▶ Description of the task: Print the listing below word for word, leaving out the pictures.

▶ Records shown:
------------------------------------------------------------

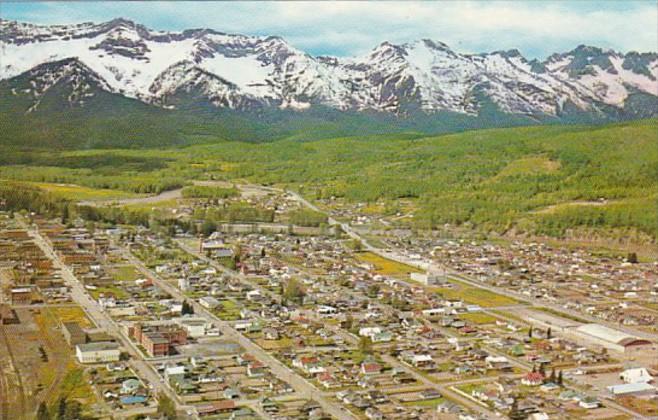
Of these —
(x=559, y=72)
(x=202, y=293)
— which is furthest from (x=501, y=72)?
(x=202, y=293)

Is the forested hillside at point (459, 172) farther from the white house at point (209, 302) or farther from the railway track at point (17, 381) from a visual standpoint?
the railway track at point (17, 381)

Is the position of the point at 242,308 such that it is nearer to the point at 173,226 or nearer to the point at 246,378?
the point at 246,378

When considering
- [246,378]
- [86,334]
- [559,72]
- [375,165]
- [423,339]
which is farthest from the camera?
[559,72]

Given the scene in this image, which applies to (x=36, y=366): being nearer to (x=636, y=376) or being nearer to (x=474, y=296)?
(x=636, y=376)

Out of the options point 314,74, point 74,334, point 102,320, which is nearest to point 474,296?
point 102,320

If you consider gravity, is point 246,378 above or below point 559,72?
below

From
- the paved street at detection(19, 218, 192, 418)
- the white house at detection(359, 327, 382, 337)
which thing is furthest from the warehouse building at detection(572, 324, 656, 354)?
the paved street at detection(19, 218, 192, 418)
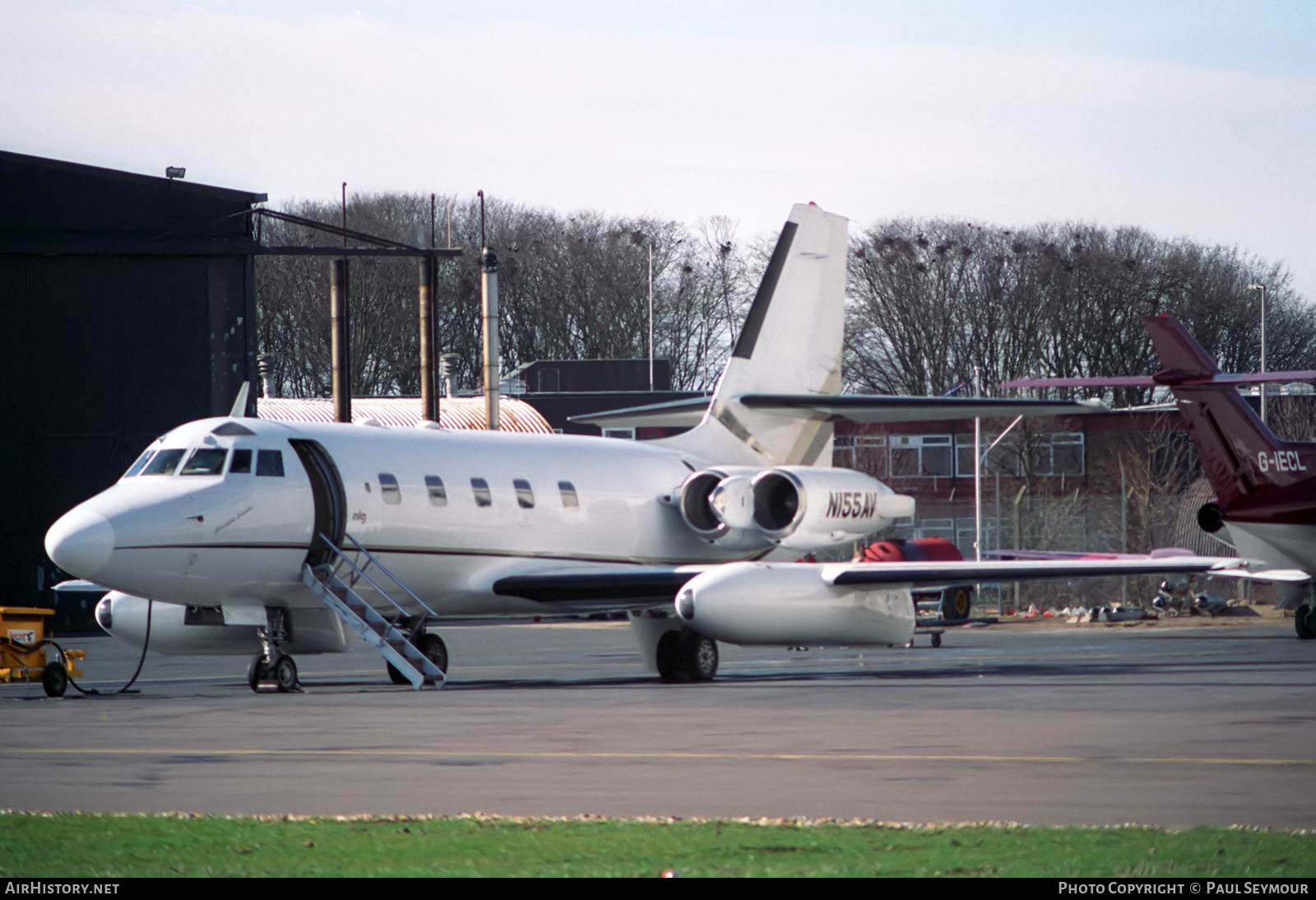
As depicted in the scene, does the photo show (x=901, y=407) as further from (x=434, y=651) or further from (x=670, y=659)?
(x=434, y=651)

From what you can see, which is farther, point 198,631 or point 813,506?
point 813,506

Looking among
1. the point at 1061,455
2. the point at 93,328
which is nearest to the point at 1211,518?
the point at 93,328

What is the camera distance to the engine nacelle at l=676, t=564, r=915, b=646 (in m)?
20.0

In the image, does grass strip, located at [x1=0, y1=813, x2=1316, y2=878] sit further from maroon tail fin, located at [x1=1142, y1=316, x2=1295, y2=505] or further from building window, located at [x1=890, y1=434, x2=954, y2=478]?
building window, located at [x1=890, y1=434, x2=954, y2=478]

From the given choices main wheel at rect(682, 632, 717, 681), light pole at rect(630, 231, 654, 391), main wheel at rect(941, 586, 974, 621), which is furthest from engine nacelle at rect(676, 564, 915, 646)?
A: light pole at rect(630, 231, 654, 391)

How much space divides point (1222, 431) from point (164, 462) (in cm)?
1958

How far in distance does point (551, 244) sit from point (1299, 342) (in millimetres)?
31578

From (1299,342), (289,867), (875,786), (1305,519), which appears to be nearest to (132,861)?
(289,867)

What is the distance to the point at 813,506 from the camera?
23.4 metres

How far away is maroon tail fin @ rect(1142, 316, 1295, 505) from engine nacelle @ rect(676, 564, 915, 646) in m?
11.5

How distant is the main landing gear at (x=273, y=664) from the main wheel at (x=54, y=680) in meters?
2.06

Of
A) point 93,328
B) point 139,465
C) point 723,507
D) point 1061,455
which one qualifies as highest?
point 93,328

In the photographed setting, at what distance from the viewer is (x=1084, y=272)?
2662 inches
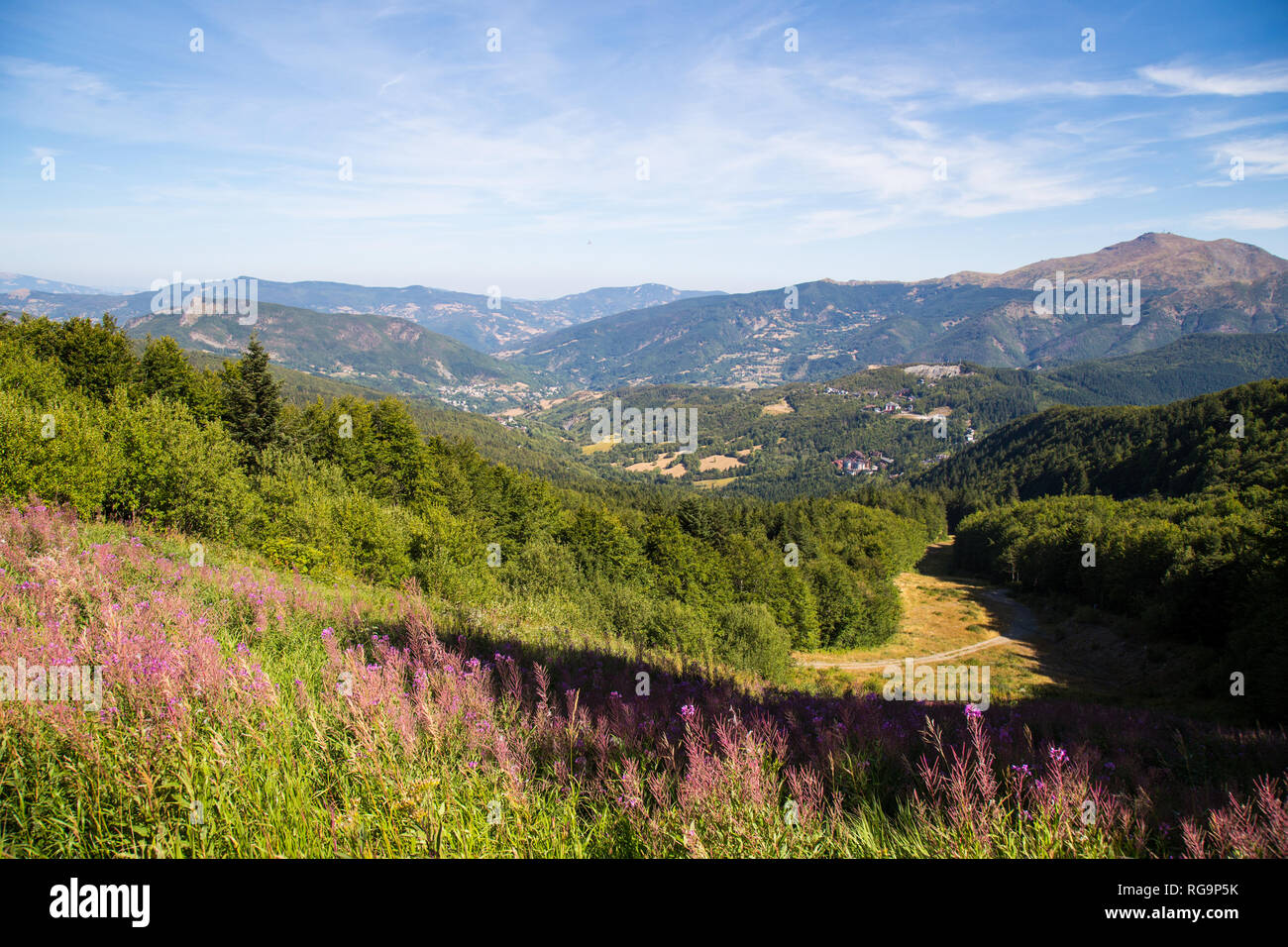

------------------------------------------------------------

▶ Output of the exercise:
Of these —
(x=559, y=72)
(x=202, y=293)
— which is furthest from (x=501, y=72)?
(x=202, y=293)

Is the forested hillside at point (459, 172) farther from the white house at point (209, 302) or farther from the railway track at point (17, 381) from a visual standpoint?
the railway track at point (17, 381)

Is the position of the point at 242,308 such that it is nearer to the point at 173,226 or nearer to the point at 246,378?
the point at 246,378

When considering
- [246,378]
- [86,334]
- [559,72]
- [375,165]
- [423,339]
which is farthest from the camera?
[559,72]

Given the scene in this image, which applies to (x=36, y=366): being nearer to (x=636, y=376) or being nearer to (x=474, y=296)?
(x=636, y=376)

Out of the options point 314,74, point 74,334, point 102,320, which is nearest to point 474,296?
point 102,320

If you consider gravity, is point 246,378 above or below point 559,72?
below

From
- the paved street at detection(19, 218, 192, 418)
- the white house at detection(359, 327, 382, 337)
which thing is furthest from the warehouse building at detection(572, 324, 656, 354)?
the paved street at detection(19, 218, 192, 418)
As depicted in the scene, does the photo show (x=901, y=407) as further from (x=434, y=651) or further from (x=670, y=659)?
(x=434, y=651)

From what you can see, which is farther, point 198,631 or point 813,506?
point 813,506

Looking among
1. the point at 1061,455
2. the point at 93,328
which is nearest to the point at 1211,518?
the point at 93,328

What is the camera distance to the engine nacelle at l=676, t=564, r=915, b=646 (in m)?
20.0

In the image, does grass strip, located at [x1=0, y1=813, x2=1316, y2=878] sit further from maroon tail fin, located at [x1=1142, y1=316, x2=1295, y2=505] or further from building window, located at [x1=890, y1=434, x2=954, y2=478]?
building window, located at [x1=890, y1=434, x2=954, y2=478]

From the given choices main wheel at rect(682, 632, 717, 681), light pole at rect(630, 231, 654, 391), main wheel at rect(941, 586, 974, 621), which is furthest from engine nacelle at rect(676, 564, 915, 646)?
A: light pole at rect(630, 231, 654, 391)

How much space divides point (1222, 431) from point (164, 462) (in cm)?
1958

How far in distance does point (551, 244) sit from point (1299, 342) (in millimetres)?
31578

From (1299,342), (289,867), (875,786), (1305,519), which appears to be nearest to (132,861)?
(289,867)

What is the distance to the point at 813,506 from the camera?
23.4 metres

How far away is maroon tail fin @ rect(1142, 316, 1295, 505) from engine nacelle @ rect(676, 564, 915, 646) in m?
11.5

How distant is the main landing gear at (x=273, y=664) from the main wheel at (x=54, y=680) in meters?
2.06

Of
A) point 93,328
B) point 139,465
C) point 723,507
D) point 1061,455
which one qualifies as highest?
point 93,328

In the photographed setting, at what distance from the viewer is (x=1084, y=272)?
2662 inches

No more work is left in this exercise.